Activity limitation was assessed by 1-item Global Activity Limitation Index (GALI) (27). Participants who indicated their function to be limited or severely limited were classified as having a “limited function.”

Health during the past 2 weeks was assessed by one question of “Have you felt not well regarding your health during the past 2 weeks?” Participants who indicated not feeling well were classified as “Feel not well regarding health.”

Sociodemographic Factors

Age (in years), sex (male/female), educational level (without schooling/1–6 years of education/>6 years of education), current marital status (married/divorced or separated/widowed/never married), residence (urban/rural), and living situation (living alone/living with family members) were assessed.

Statistical Analyses

Descriptive statistics were used to describe the scale scores (28). Reliability was measured by the internal consistency with the Cronbach’s alpha; a Cronbach’s alpha value of 0.7 or above was considered satisfactory reliability of internal consistency (29).
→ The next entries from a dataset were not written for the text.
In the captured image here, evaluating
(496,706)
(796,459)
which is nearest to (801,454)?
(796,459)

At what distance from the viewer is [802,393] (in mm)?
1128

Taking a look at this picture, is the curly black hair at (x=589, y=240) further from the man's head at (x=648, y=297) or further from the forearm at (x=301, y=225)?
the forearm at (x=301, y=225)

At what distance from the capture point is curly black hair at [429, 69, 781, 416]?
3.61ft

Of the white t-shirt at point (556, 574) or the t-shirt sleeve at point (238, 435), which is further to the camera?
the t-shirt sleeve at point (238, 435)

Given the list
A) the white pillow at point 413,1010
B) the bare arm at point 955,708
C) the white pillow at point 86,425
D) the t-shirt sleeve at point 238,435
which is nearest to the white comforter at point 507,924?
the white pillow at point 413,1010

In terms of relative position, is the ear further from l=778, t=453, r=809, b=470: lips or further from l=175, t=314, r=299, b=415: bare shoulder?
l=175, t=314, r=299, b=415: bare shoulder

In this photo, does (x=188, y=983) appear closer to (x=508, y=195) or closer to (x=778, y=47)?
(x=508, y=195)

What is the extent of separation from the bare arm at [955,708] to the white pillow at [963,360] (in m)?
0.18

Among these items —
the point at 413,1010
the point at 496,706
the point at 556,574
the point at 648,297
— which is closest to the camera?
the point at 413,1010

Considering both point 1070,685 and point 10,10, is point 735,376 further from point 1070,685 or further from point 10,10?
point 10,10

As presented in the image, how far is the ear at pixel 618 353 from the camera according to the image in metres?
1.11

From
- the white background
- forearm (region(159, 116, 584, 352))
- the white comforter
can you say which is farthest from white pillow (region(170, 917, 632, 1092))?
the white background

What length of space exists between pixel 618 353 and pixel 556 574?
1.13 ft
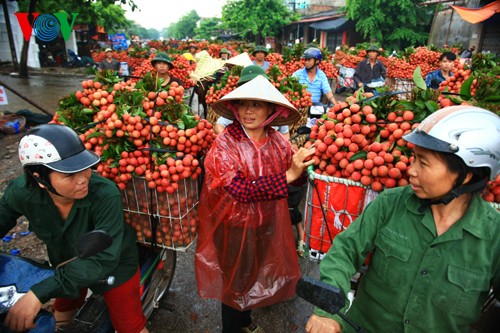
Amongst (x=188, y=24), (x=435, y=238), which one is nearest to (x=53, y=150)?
(x=435, y=238)

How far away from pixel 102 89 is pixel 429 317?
2793 mm

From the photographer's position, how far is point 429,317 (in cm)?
155

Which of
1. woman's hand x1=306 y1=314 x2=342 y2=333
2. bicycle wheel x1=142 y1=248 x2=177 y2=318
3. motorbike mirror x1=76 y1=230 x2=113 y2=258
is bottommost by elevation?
bicycle wheel x1=142 y1=248 x2=177 y2=318

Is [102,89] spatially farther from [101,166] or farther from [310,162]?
[310,162]

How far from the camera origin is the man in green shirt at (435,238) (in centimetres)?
143

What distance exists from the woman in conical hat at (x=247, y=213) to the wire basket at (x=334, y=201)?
20 cm

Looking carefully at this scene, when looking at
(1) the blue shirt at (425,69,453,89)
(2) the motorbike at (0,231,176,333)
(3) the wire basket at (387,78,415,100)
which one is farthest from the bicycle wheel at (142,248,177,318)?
(3) the wire basket at (387,78,415,100)

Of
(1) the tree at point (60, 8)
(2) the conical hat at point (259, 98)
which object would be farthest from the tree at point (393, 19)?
(2) the conical hat at point (259, 98)

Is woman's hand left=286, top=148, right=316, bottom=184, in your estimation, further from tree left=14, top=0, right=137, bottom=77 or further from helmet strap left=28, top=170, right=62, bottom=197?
tree left=14, top=0, right=137, bottom=77

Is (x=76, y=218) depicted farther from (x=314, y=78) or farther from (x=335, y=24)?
(x=335, y=24)

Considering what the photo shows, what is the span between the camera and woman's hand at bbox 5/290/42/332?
1.66 m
To examine the convergent and divergent validity, we hypothesized that self-rated health is stronger related to the IADL and physical performance domains, and less to the other 2 domains. We hypothesized that the informal care from family members is stronger related to the ADL and IADL domains, but less so to the other 2. We also hypothesized that the cognitive score is strongly related to the cognitive function domain, but less so to the other 3. A satisfactory convergent validity was defined as a statistically significant correlation between a domain score and the score of a relevant alternative measure of the same domain, with a greater correlation indicating stronger validity (30). If each alternative measure exhibited a greater correlation with the related DI subdomain(s) but a lower correlation with the other DI subdomains, divergent validity was inferred (30). The convergent and divergent validity were assessed using Spearman rank order correlation coefficients (self-rated health) (31) and Pearson correlation coefficients (informal care hours from family members and cognitive score) (30).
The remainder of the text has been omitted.